Talking with my dear, sweet sissy on the phone this morning I had an "ah-ha!" moment. Instead of being frustrated with myself for not wanting to do a single thing -except hurry up and have this lovely baby- I can seize this time to really focus on fortifying myself before life becomes more chaotic (and creative) than I have yet to experience. How smart of our bodies and minds to prompt us to take a "time out" in order to prepare. So before embarking on this great adventure of life with two children, I'm resting at base camp with cups of hot chocolate, soaking in the warmth of the campfire and enjoying what I have -the relative peace- at this moment. The journey up the mountain will commence soon enough and I'll be kicking myself for wanting the adventure to begin sooner than later.

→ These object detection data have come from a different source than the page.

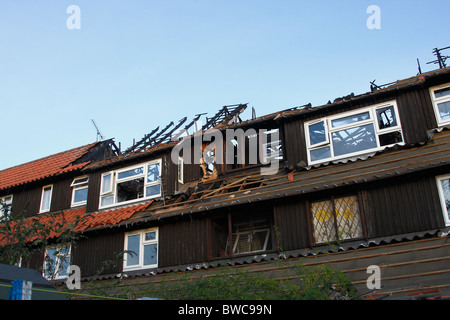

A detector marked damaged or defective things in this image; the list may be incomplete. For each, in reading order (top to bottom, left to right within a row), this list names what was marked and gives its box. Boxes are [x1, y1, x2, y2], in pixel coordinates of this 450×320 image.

broken window [428, 83, 450, 125]
broken window [306, 100, 404, 165]
broken window [100, 159, 162, 209]
broken window [312, 194, 364, 244]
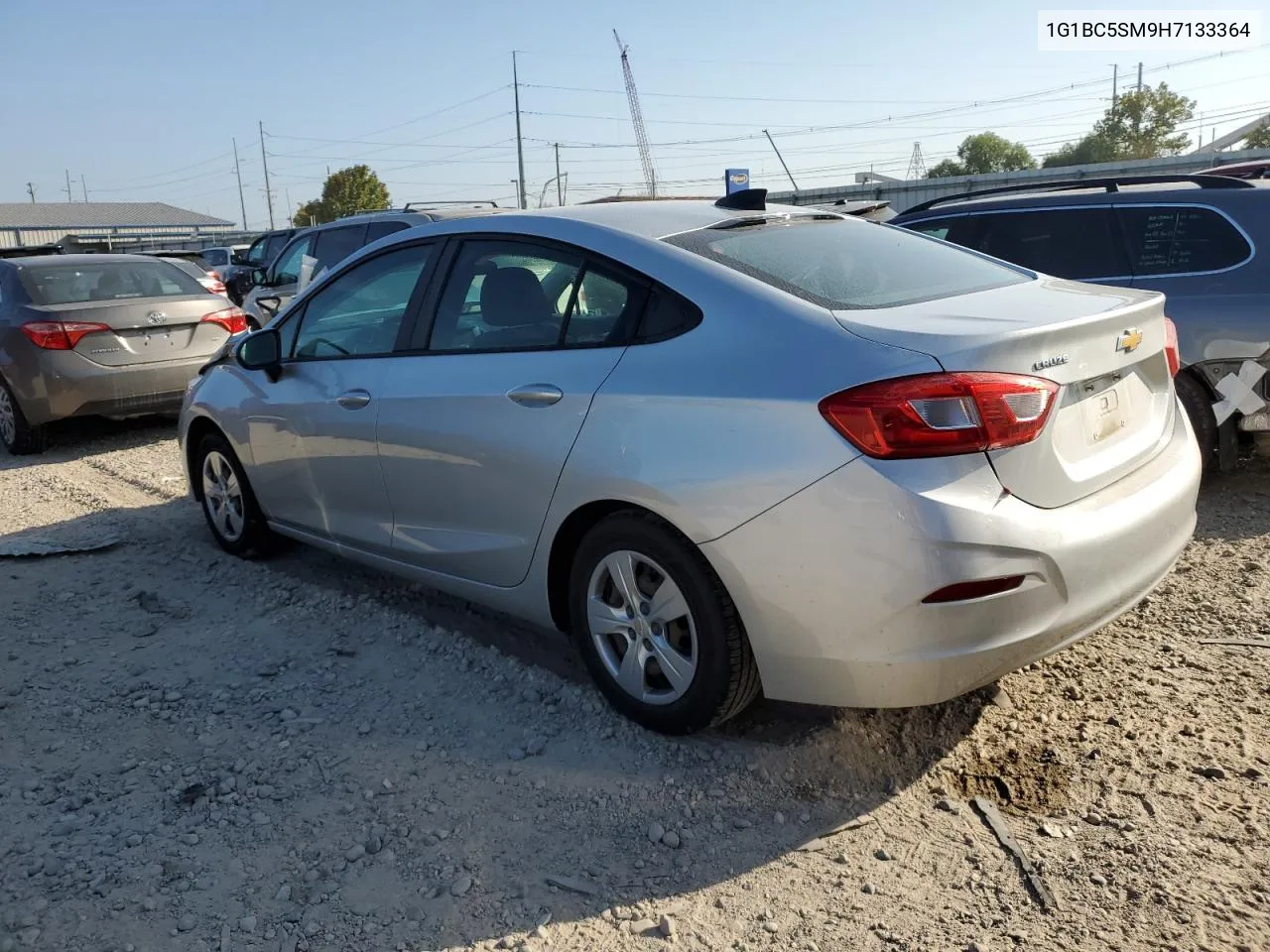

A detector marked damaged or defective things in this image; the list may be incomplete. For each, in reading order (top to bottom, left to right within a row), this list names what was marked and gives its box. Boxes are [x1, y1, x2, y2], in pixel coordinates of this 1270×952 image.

dent on rear quarter panel [546, 269, 945, 547]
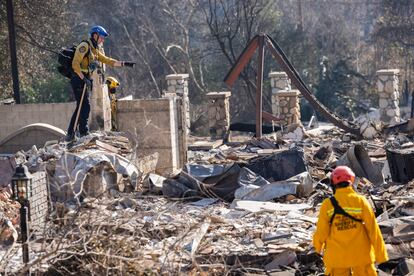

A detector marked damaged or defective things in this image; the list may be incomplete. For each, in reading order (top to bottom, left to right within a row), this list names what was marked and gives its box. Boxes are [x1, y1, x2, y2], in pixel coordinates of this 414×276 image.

charred wood debris [0, 122, 412, 274]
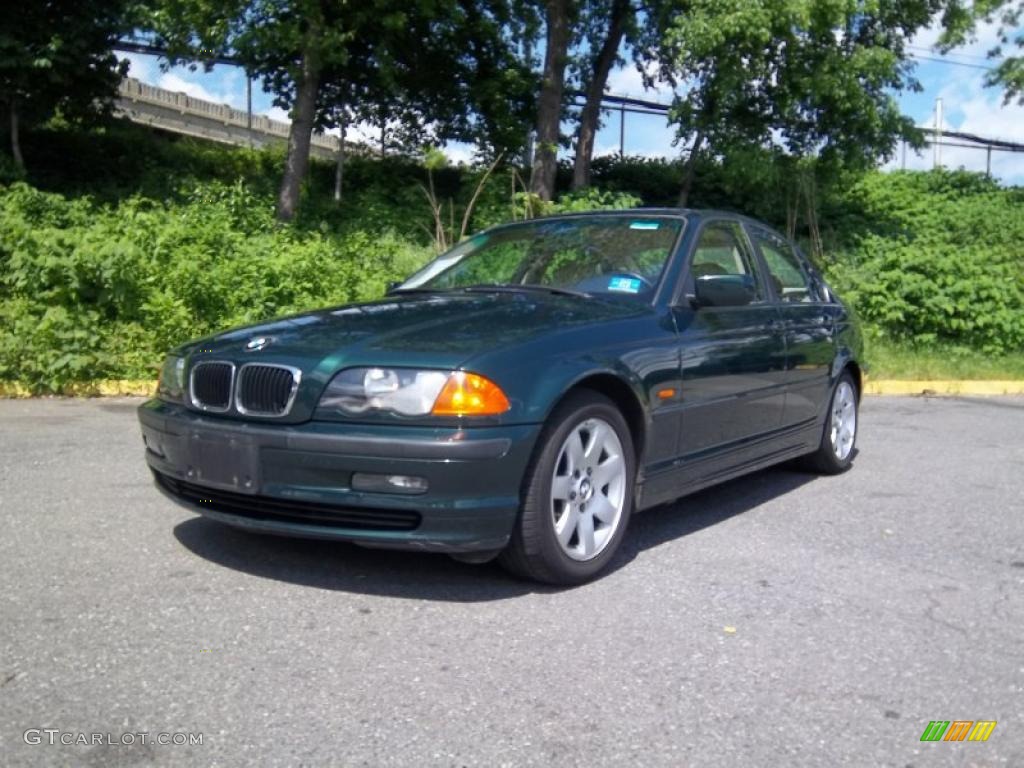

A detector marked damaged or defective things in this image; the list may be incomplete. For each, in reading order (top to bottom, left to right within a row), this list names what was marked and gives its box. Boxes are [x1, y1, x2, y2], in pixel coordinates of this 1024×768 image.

cracked asphalt [2, 393, 1024, 765]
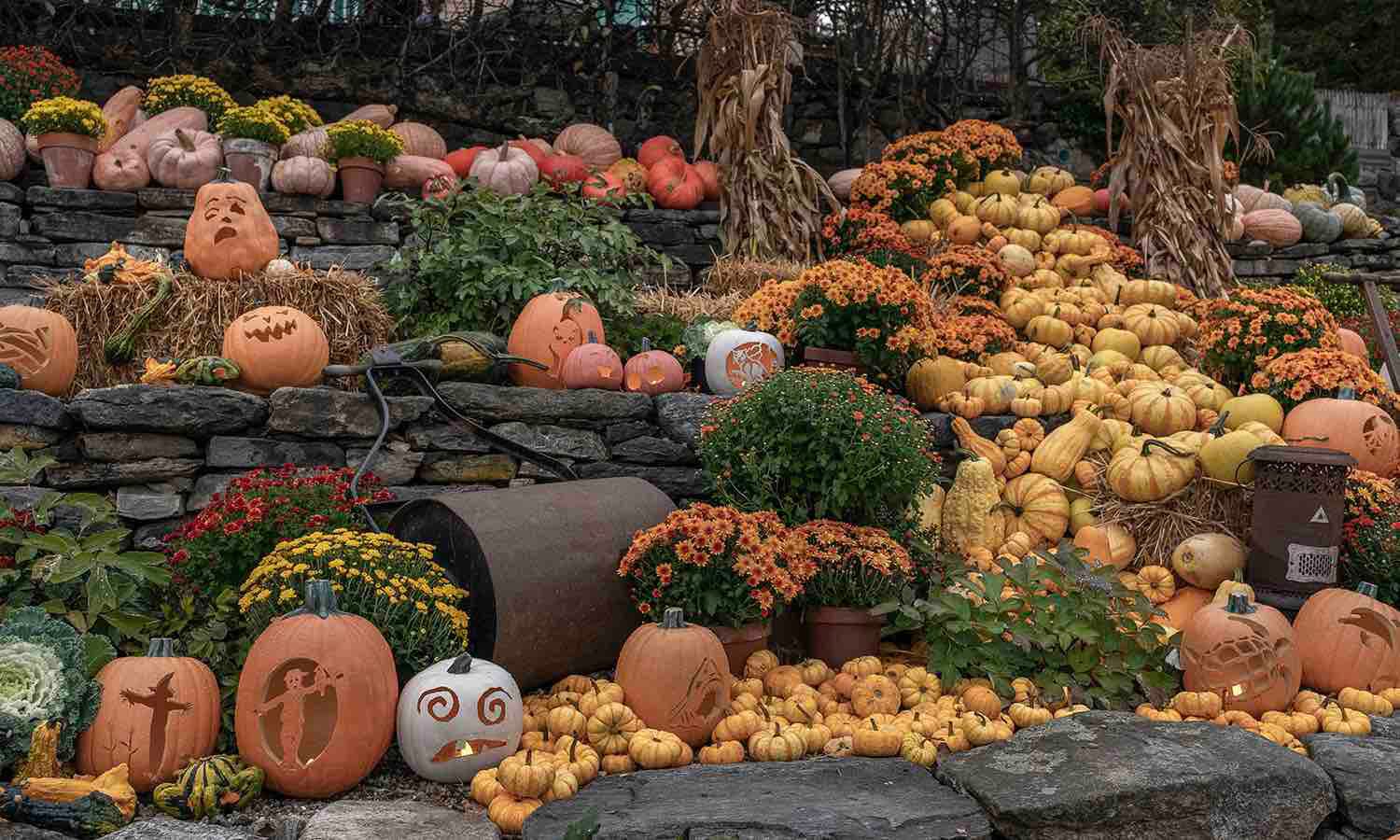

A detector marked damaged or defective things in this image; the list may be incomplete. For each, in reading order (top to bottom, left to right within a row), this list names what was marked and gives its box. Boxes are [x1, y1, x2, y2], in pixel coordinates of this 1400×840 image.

After my cup of tea this morning I finished the only thing I've made Waverley so far -an embroidered wall hanging. I love it, even though the stitching is a little wobbly and crooked. Those baby blankets have yet to be made, but I'm cutting myself some slack and letting them happen when the inspiration strikes. For now, Wilder and I are off to have that soak in the tub and let our day continue as leisurely as we like.
But before I go, here's a family recipe I must share. It's the Pineapple Cheese Ball/Dip that my mother makes for parties and holidays that both my sister and I find impossible to make through Christmas without. I just whipped up another batch and am enjoying it with carrot sticks -I highly recommend it!
Pineapple Cheese Ball/Dip
by Jane Chapman
-2 8oz. pkg cream cheese or neufchatel
-1 can crushed pineapple (drained)
-2 cups chopped pecans
-1 sweet pepper (green or red add more color) finely chopped
-2 tblsp. finely chopped scallions (I use 3 stems)
-1 tsp. seasoning salt
1) In a medium bowl or mixer, mix cream cheese until smooth.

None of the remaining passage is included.